| Исходный фрагмент |
***

Раньше мы сдавали квартиры, что называется, под ключ. Можно было зайти, бросить матрас и уже жить. Да, конечно, и раньше были какие-то недоделки. Но, во-первых, они были мелкие, а во-вторых, происходило все из-за нехватки времени, а не из-за халтурной работы.
А что происходит сейчас? Люди получают квартиру и начинают ее сами доделывать, ломать стены, перепланировать. На это тратят еще кучу нервов, денег, времени. Вот так и подрывается устойчивость здания, нарушаются правила его эксплуатации.
– А как, на ваш взгляд, можно решить вопрос с законностью постройки домов?
– Это сделать не так трудно, как кажется. Каждый дом должен пройти экспертизу и получить справку о том, что дом построен правильно. Это делается через Государственный комитет по градостроительству и архитектуре. Второе – покупку квартир в доме нужно осуществлять через государственный реестр. Что применяется на практике в Казахстане, например, и в России.

***

| Состав набора данных |

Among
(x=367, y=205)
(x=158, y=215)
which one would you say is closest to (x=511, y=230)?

***

| Что требуется |
Ответьте на вопросы по фрагменту о строительстве домов.
(а) Из-за чего раньше возникали недоделки в квартирах?
(б) Через какой орган дом должен пройти экспертизу?
(в) В каких странах покупка квартир через государственный реестр применяется на практике?
Материалы существуют отдельно от фрагмента и с ним не связаны.

| Ответ на задание |
(а) Из-за нехватки времени, а не из-за халтурной работы.
(б) Через Государственный комитет по градостроительству и архитектуре.
(в) В Казахстане и в России.